Periodic Table: Preserving history with the Manhattan Project National Historical Park

How the team protects the past — and prepares for the future

October 5, 2022

@theBradbury The Periodic Table Opt



Monday, Oct. 17
Bathtub Row Brewing Co-op
163 Central Park Square, Los Alamos, NM
5:30-7 p.m.

When it comes to preserving the rich history of Los Alamos, it takes a village — a village of archaeologists, historians, architects and more, all with the Manhattan Project National Historical Park. 

On Monday, Oct. 17, hear from five of these preservationists about what it takes to carefully maintain park properties — and get a peek at what’s in store — in our next Periodic Table, at Bathtub Row Brewing Co-op. It might get chilly outside, so bundle up and join us on the lawn.
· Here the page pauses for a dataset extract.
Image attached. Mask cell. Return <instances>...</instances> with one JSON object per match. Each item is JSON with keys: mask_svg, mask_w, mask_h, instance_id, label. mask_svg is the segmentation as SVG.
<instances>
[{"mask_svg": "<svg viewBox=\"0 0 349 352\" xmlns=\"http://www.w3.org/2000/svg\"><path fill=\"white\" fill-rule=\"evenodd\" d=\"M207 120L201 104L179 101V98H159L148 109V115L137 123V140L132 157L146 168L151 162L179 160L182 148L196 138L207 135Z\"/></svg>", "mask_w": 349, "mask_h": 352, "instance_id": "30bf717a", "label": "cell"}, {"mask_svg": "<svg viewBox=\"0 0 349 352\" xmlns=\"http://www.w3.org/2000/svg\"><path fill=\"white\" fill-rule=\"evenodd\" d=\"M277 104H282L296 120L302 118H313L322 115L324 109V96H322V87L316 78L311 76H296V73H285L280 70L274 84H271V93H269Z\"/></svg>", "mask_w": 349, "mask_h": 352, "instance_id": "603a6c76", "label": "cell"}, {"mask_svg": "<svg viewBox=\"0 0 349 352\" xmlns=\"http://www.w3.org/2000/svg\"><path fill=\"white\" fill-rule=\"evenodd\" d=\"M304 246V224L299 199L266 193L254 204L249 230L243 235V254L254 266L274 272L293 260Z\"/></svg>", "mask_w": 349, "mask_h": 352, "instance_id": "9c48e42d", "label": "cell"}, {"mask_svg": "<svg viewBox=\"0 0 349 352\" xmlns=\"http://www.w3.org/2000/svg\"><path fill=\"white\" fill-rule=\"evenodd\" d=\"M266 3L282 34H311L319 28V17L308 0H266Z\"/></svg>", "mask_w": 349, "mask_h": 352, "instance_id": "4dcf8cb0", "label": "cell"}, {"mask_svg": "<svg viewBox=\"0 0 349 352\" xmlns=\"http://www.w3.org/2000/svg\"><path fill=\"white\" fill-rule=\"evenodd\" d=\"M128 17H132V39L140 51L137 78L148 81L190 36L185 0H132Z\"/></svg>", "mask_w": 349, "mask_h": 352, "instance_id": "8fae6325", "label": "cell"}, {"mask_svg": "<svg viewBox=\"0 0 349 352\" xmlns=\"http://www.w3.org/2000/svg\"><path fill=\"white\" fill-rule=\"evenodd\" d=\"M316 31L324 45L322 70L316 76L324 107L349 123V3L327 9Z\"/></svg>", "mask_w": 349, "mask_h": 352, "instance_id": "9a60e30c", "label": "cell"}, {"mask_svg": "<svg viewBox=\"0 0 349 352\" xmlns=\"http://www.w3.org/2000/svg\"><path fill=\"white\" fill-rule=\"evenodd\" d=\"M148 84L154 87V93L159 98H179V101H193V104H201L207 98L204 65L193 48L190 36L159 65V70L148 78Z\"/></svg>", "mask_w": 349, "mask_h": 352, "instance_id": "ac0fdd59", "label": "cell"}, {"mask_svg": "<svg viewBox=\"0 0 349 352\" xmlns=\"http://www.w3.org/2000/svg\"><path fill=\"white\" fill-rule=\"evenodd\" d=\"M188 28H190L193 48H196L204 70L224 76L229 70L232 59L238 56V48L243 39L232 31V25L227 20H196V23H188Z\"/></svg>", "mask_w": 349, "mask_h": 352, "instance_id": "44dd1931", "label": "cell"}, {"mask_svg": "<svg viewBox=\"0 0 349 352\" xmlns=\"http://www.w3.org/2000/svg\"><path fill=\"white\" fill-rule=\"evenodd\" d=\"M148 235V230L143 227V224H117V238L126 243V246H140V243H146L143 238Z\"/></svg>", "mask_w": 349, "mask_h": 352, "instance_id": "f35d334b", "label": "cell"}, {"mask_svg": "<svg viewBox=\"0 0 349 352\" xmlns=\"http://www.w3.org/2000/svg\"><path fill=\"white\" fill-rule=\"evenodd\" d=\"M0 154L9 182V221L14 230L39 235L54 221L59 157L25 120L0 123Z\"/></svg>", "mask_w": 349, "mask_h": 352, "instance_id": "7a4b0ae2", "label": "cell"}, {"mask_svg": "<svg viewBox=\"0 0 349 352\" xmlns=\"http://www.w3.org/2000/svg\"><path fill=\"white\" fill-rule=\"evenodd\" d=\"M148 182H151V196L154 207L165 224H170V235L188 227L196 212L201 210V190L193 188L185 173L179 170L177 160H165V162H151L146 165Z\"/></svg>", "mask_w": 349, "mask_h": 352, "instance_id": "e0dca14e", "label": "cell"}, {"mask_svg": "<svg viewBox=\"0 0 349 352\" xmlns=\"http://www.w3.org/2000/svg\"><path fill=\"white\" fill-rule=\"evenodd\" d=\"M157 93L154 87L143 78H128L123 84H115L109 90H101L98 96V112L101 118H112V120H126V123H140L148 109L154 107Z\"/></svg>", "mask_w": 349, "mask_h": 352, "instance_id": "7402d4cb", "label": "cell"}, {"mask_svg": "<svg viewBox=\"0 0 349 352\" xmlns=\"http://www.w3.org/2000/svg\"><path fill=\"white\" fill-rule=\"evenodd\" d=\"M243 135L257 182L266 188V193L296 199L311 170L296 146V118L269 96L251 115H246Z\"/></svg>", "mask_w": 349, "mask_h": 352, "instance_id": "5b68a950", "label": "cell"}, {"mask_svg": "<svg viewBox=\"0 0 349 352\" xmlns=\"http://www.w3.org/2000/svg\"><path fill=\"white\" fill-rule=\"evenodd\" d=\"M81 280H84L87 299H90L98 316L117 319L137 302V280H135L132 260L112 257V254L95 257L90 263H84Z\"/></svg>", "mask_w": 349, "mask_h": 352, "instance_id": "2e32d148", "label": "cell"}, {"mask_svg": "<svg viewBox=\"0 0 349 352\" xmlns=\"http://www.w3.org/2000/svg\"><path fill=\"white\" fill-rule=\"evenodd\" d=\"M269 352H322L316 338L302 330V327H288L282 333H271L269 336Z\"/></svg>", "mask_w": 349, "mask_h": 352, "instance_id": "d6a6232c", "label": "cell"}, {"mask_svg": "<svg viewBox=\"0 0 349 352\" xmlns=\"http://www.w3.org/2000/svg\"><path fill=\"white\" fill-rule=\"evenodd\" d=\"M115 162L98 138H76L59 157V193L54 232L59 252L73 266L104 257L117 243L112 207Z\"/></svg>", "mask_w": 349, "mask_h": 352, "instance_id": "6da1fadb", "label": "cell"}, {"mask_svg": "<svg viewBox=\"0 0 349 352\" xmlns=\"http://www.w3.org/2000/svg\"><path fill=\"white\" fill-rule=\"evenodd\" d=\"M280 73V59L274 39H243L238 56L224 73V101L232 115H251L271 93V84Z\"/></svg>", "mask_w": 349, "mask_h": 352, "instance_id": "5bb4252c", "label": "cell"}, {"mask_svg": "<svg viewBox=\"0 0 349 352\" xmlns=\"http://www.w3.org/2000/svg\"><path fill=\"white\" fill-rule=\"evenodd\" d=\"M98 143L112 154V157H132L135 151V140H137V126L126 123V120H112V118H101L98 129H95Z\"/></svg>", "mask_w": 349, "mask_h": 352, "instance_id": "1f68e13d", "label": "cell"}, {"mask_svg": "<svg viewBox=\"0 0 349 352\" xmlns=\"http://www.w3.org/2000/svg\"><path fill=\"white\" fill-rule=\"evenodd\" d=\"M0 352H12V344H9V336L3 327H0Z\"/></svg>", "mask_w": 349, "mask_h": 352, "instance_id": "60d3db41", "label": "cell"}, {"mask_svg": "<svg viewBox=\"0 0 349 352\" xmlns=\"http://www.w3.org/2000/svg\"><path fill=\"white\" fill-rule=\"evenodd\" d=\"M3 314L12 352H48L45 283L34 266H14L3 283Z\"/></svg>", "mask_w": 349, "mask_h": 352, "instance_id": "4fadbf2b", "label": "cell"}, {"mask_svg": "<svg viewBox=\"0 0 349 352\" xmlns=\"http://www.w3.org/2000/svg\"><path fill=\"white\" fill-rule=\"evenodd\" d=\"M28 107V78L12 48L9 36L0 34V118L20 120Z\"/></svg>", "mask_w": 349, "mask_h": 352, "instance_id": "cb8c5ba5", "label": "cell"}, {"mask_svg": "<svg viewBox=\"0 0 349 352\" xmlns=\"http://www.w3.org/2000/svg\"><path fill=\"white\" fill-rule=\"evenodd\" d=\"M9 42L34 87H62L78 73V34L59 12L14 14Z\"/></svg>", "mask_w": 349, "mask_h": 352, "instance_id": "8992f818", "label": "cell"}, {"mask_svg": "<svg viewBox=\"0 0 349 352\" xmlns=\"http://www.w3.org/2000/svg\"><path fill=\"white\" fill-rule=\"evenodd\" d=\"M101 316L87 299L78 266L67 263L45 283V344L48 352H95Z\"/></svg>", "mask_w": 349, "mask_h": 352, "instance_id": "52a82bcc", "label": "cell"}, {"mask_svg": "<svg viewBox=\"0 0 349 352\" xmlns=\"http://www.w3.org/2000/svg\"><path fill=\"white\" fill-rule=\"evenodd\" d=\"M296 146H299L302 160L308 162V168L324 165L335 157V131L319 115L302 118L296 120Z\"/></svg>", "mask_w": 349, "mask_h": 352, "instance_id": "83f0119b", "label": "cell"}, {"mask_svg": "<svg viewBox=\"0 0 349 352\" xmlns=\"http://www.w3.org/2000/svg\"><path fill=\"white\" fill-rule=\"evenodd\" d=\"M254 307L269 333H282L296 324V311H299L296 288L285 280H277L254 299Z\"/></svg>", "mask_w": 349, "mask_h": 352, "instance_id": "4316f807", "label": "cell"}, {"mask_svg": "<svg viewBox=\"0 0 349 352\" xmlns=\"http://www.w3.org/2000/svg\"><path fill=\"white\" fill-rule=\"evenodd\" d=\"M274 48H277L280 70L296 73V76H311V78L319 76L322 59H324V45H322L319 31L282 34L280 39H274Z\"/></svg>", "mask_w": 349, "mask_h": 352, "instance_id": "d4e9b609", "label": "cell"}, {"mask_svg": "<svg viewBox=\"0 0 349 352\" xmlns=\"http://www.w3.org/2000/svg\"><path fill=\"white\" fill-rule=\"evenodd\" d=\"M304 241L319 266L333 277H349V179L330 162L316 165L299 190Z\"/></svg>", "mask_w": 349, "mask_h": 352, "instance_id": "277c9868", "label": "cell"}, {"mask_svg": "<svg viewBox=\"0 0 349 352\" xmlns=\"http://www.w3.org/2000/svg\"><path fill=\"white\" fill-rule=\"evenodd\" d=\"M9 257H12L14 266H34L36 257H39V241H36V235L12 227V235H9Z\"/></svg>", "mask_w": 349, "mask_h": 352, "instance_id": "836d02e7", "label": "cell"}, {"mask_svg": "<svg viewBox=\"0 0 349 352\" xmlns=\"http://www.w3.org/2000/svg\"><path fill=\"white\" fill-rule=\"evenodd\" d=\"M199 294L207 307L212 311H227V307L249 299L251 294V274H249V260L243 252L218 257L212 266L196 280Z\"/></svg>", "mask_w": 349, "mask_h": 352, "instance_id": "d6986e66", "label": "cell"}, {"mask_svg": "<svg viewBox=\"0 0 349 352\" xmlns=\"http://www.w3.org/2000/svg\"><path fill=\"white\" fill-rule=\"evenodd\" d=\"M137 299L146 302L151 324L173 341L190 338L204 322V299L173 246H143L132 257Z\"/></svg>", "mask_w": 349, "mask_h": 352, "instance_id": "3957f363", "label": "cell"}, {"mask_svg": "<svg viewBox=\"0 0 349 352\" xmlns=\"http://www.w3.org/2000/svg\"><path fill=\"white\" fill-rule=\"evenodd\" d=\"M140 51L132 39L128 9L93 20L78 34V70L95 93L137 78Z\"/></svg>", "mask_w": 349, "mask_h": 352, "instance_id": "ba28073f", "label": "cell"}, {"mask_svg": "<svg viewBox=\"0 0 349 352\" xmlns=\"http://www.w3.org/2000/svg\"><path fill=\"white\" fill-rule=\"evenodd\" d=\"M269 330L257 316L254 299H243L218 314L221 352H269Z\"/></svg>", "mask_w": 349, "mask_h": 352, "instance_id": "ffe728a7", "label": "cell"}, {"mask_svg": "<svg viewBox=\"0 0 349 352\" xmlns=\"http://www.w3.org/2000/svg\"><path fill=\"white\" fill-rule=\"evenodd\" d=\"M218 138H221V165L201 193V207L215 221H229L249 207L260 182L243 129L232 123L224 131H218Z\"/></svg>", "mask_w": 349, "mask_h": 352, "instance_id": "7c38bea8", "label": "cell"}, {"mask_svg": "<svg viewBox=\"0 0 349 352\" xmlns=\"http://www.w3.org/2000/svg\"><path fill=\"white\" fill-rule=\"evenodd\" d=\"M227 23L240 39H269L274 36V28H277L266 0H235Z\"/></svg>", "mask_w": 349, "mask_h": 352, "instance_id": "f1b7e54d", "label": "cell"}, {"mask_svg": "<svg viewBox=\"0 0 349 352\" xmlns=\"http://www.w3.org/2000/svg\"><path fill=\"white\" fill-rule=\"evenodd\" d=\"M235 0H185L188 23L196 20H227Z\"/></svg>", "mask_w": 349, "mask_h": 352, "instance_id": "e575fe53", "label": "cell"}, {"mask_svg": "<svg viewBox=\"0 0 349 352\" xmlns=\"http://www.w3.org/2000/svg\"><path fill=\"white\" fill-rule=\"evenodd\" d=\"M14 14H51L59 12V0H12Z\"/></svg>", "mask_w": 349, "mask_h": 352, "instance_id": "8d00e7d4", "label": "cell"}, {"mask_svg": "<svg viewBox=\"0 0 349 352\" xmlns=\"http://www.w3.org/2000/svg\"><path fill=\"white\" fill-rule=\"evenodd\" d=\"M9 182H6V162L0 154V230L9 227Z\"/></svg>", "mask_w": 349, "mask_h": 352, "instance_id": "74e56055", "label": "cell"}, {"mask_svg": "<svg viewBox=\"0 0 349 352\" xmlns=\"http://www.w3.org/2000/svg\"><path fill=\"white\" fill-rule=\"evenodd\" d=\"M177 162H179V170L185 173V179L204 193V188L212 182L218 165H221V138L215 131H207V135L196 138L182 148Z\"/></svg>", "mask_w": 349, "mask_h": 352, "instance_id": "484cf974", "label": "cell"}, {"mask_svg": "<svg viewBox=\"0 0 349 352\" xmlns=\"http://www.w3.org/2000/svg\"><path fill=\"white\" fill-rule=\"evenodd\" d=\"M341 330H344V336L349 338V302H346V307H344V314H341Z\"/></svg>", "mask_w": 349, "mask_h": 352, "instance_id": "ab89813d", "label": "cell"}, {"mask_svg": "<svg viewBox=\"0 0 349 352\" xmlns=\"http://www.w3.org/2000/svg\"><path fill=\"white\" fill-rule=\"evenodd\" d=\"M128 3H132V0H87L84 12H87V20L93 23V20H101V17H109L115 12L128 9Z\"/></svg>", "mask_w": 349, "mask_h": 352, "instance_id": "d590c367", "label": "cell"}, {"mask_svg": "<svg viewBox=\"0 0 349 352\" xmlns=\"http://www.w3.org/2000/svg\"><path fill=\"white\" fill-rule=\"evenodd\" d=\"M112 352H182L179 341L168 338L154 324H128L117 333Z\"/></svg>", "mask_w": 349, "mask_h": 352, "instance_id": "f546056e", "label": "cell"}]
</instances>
  • Elliot Schultz is a historian of science at Los Alamos National Laboratory. He is the lead cult­ural resource interpreter for the Los Alamos unit of the Manhattan Project National Historical Park, merging his love of scientific history and the National Park Service with a passion for education and public outreach.
  • Jeremy Brunette is an archaeologist at LANL who focuses on the preservation of significant buildings, structures and objects, including those of the Manhattan Project National Historical Park. He also has a great interest in Cold War era archaeology.
  • J.T. Stark is part of the Historic Buildings team at the Lab, with a primary concentration on the built environment of the Manhattan Project National Historical Park. This role brings together his experience with the National Park Service, his historic preservation skills and his captivation with World War II history.
  • Ali Livesay is an archaeologist with LANL who has skills and passion for public outreach, community archaeology and working with descendant communities. She supports the Manhattan Project National Historical Park by providing interpretation during tours and helping document its unique resources.
  • Cameron Townsend is a registered architect at the Lab with an interest in historical architecture, especially wartime development and postwar suburbia. Today, Townsend lends her expertise to the preservation, rehabilitation, and interpretation of the park buildings.